34

70 7 58
                                    

Liburan yang diinginkan Aya se-usai ujian mungkin hanya akan menjadi khayalan sebelum tidur, karena sampai hari ke lima liburan, Pasha tidak pernah membahas apa pun.

Sebenarnya Aya ingin menuntut kapan mereka liburan, tetapi kesibukan Pasha akhir-akhir ini membuat Aya tidak sempat mengobrol banyak seperti biasa.

Aya melirik jam di dinding, sudah pukul dua belas dan dia belum memasak apa pun untuk makan siangnya, memesan secara online, sedikit takut setelah satu minggu lalu mertuanya bercerita tentang bahaya mengkonsumsi makanan fast food terlalu sering. Ingin memasak, malas sekali karena hanya untuk dirinya sendiri.

Senyum Aya terukir begitu teringat Ibunya.

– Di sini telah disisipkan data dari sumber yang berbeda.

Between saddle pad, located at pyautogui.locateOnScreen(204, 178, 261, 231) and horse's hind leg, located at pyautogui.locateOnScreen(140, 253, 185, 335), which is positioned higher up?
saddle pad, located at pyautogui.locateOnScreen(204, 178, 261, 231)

Hanya Ibunya yang tidak ingin dibantu saat memasak. Jadi, ia putuskan makan siang hari ini di rumah keluarganya.

🌷

Baru sampai di depan cluster perumahan, Aya dibuat kesal, disapa satpam yang pernah menyebarkan fotonya turun dari mobil Pasha pada Ifeh, bukan hanya satpam, di sana juga ada pemilik warung bubur sop
kacang yang pernah bertanya pada neneknya tentang hubungannya dan Pasha sebelum mereka resmi menikah. Melihat orang tersebut, membuat Aya ingin melampiaskan kekesalan.

"Udah lama nggak ke rumah, mentang-mentang udah punya laki." Yang baru saja bicara adalah pemilik warung.

Aya tersenyum dengan kondisi hati luar biasa jengkel. Ia ingin menjawab kasar, tetapi ada rasa takut, mengingat dua orang yang sedang berkumpul ini adalah orang super cepu yang pernah ia temui di permukaan bumi.

"Udah isi?"

Cukup lama Aya diam karena bingung maksud pertanyaan pemilik warung, sampai orang itu memperjelas pertanyaan, membawa-bawa 'hamil'.

"Oh.. kebetulan perut Aya isinya nasi bukan bayi. Pak, ayo bukain," pinta Aya diakhir pada Pak satpam yang sedari tadi hanya diam menyimak. Aya tahu, diamnya si satpam pasti sedang merekam isi percakapannya di otak.

Begitu barrier gate terbuka, Aya langsung tancap gas menuju rumah orangtuanya.

Sampai di rumah, Aya hanya menemukan motor Ibunya terparkir di halaman dan dua sepeda milik adiknya yang di sandarkan ke jendela dan satunya bersandar ke motor Ibunya. Di sini Aya gagal faham, apa fungsinya standar sepeda jika tidak digunakan?

"Aya," kaget adik bungsunya begitu melihat Aya masuk.

"Eh ompong."

"Aduh, kenapa, lagi tantrum ya kamu?" Tanya Aya sambil mengusap bagian perutnya karena dilempar si bungsu dengan lego.

"Aku udah nggak ompong lagi, gigiku udah tumbuh!"

"Oh.." Aya terkekeh pelan. "Itu panggilan sayang aku buat kamu."

"Aku nggak suka!" Lalu Laits celingukan, seperti sedang mencari sesuatu. "Ka Pasha mana?"

"Ngapain kamu cari Om Pasha? Mau minta dibeliin lego lagi? Nggak boleh ya, Pong, aku nggak mau duit Om Pasha abis-abis di kamu."

"Kenapa kamu panggil Ka Pasha, Om?" Heran Laits.

Aya diam sejenak untuk berpikir. "Itu... itu karena perbedaan umur kami jauh, makanya manggil Om."

"Kalo kamu panggil Om, kenapa aku disuruh Mumi panggil Kakak?"

"Tahu ah, pikir sendiri!" Lalu Aya melangkahkan kaki menuju dapur. Bicara dengan Laits tidak ada manfaat, malah Aya semakin kelaparan dan haus.